The informatics infrastructure is critical to operate, maintain and store data for a successful registry. Day-to-day issues including database schemas, storage requirements and informatics integration with enrolment workflows are indispensable. The two central canons of the informatics approach to the challenges posed by the LFRR are that (i) the accurate identification of subjects and samples is paramount and (ii) we must automate every possible procedure and process.

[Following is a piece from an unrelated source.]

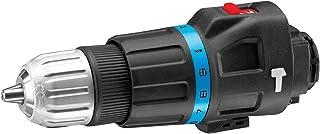 BLACK+DECKER Multievo Multi-tool 2-Gear Hammer Attachment with 10 Torque Settings, MTHD5-XJ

Every participant and enrollee is related to a central database via a single barcode identification scheme, the LGScode, which is a six-digit identifier. The database server is a relational database, wherein different tables of data are interconnected or related to one another. The MySQL relational database management system has more than 200 tables and 1700 fields, which are available across the network to approved users. The main LFRR interface for staff contains a number of custom forms and code currently housed in a Microsoft Access front end.
The LFRR inventory allows the accurate and precise location of the biological samples geographically in freezers by modelling them within the virtual world of the computer database. Each aliquot is linked back by its LGScode to its respective study subject and sample generation event, the precise coordinates of location in storage and any addition, removal or manipulation. The complete inventory of the registry can be appraised and followed in real time, down to the volume of each aliquot.
The genotypic data collected by the LFRR are also processed through the informatics system, which has participated in the analysis of more than 650000 SNP markers. More than 1 billion genotypes are stored and distributed by a Web-based interface for easy export.
Finally, the informatics team is also responsible for quality control and security of the data. The latest technology is applied to encryption systems, anti-virus screening, firewalls, secured data centre, software patches, multiple checks on data entry, software-level data validation and database-level data constraints.
The information technology (IT) team provides custom-made solutions for the needs of the LFRR staff. By utilizing open standards, mostly free or open source software and avoiding proprietary systems that hold the danger of locking the LFRR into a single vendor or system, we are able to grow and adapt as needed without unnecessary purchasing expenses (detailed information available as supplementary data, available at Rheumatology Online).
Participant consent and privacy are the top priorities of the LFRR. The LFRR operates under the guidance of two institutional review boards (IRBs)—OMRF and the University of Oklahoma Health Sciences Center (OUHSC). The scientific activity requires a full-time IRB coordinator within LFRR, who responds to human subject and privacy-related questions and concerns from the LFRR recruiters, referral sites, users and collaborators. The coordinator oversees all communications between the LFRR and the IRBs, enforces compliance with human subject rules and regulations and supervises the successful completion of the Collaborative Institutional Training Initiative (CITI) Course for the Protection of Human Subjects in Research for all new employees.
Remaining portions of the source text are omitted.